Der Name Taekwondo ist relativ jung. Der Begriff wurde im Jahre 1955 in Korea von einem Ausschuß als neue Bezeichnung für die traditionelle koreanische Kampfkunst gewählt. Der neue Name ähnelte dem alten koreanischen Namen Taekyon, der bis dahin als Synonym für die nationale Kampfkunst galt. Gleichzeitig wurden die in Korea praktizierten Kampfstile unter einem einheitlichen Namen zusammengefaßt.

 

Die drei Bestandteile des Wortes bedeuten:

 

TAE (Fuß) mit dem Fuß stoßen, treten oder springen;

KWON (Faust) steht bezeichnend für alle Handtechniken;

DO ("Der Weg den man im Leben beschreiten soll") ist ein typisch asiatischer Begriffskomplex, der auch andere Budosportarten kennzeichnet: Ein Weg der eine bestimmte Denkweise und Lebenseinstellung sowie besondere Selbstdisziplin auf dem Wege zum Ziel fordert.

TAEKWONDO ist ein moderner Kampfsport und zugleich eine harte und wirkungsvolle Selbstverteidigung die von Menschen jeder Altersstufe, männlich oder weiblich, in alle seiner Vielseitigkeit erlernt werden kann.

TAEKWONDO vermittelt neben körperlicher Gewandtheit die Einsicht zu diszipliniertem Denken und Verhalten. Nur durch diese Einheit ist es mögliche, das nötige Selbstvertrauen und entsprechende Gelassenheit zur Selbstverteidigung zu erlangen.

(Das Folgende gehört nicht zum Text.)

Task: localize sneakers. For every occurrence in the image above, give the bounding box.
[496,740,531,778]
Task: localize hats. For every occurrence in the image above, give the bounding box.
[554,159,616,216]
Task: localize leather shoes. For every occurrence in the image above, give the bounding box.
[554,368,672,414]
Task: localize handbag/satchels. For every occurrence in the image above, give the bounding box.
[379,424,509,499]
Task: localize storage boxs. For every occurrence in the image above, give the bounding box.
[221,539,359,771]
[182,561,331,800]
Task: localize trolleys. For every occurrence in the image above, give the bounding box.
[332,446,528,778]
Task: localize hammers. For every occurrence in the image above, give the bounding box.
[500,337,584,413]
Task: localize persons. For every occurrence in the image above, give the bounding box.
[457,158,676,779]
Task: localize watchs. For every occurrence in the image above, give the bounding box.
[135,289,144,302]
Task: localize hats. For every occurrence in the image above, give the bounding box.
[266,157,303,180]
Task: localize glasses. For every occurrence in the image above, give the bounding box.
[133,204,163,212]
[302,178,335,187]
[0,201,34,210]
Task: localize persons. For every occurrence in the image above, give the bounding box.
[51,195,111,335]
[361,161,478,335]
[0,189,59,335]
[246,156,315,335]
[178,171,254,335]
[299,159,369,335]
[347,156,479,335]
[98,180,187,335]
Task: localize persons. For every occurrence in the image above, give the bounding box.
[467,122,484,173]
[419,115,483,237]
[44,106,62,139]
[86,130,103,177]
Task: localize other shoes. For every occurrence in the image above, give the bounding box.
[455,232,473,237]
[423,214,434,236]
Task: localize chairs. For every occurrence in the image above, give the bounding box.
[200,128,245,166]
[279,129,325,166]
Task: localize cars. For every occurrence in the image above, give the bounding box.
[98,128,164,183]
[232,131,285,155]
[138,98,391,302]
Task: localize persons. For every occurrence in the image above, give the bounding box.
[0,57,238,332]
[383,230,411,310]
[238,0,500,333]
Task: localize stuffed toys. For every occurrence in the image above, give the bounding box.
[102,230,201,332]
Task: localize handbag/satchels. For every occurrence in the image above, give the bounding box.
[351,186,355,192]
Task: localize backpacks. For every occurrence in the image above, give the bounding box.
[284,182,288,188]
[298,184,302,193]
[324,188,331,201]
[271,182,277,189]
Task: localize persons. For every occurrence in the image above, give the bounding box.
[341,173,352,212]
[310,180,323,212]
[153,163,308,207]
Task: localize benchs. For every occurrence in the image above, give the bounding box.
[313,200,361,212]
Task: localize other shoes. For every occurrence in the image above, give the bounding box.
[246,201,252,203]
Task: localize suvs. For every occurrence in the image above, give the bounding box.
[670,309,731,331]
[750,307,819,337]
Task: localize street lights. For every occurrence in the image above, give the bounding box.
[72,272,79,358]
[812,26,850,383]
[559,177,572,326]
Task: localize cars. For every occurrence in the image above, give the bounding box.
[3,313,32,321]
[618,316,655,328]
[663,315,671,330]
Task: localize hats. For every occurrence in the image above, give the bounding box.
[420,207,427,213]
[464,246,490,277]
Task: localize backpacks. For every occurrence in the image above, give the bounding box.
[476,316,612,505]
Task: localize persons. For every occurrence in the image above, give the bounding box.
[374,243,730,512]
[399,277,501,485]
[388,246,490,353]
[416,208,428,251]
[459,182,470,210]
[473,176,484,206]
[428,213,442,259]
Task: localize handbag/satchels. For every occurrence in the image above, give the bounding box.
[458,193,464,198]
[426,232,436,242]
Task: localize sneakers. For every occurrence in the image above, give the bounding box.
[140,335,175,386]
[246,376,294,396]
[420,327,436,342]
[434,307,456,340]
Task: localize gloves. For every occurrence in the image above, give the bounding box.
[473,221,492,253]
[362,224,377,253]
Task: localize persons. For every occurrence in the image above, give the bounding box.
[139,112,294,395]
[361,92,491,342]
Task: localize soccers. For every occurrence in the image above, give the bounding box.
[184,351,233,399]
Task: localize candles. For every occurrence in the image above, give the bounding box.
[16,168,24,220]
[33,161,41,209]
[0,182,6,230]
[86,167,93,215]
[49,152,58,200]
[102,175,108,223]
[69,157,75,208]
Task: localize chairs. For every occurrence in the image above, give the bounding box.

Ein regelmäßiges Training verbessert das Allgemeinbefinden, verschafft ein gesundes seelisch-körperliches Gleichgewicht und versetzt in die Lage, im Menschen verborgene Fähigkeiten sinnvoll zu entwickeln und einzusetzen.

TAEKWONDO die waffenlose koreanische Kampfkunst ist eine Einheit die sich aus der Beherrschung der Formen (Hyong),  des Kampfes (Chayo Taeryon) und des Bruchtests (Kyek Pa) zusammensetzt. Diese erfordert eine große Konzentration mit der man erstaunliche Kräfte entwickeln kann.

Im TAEKWONDO Kampf findet eine Reihe von Körperteilen (Hände, Arme, Ellbogen, Finger, Füße, Fersen, Knie) als Stoß- und Schlagwaffen Anwendung.

Alle Bewegungen gehen jedoch von Grundsatz der Verteidigung aus.

TAEKWONDO zählt zu den Budokünsten die zur seelisch-charakterlichen Entwicklung des Ichs führen, und somit in erster Linie der Persönlichkeitsentfaltung des einzelnen dienen.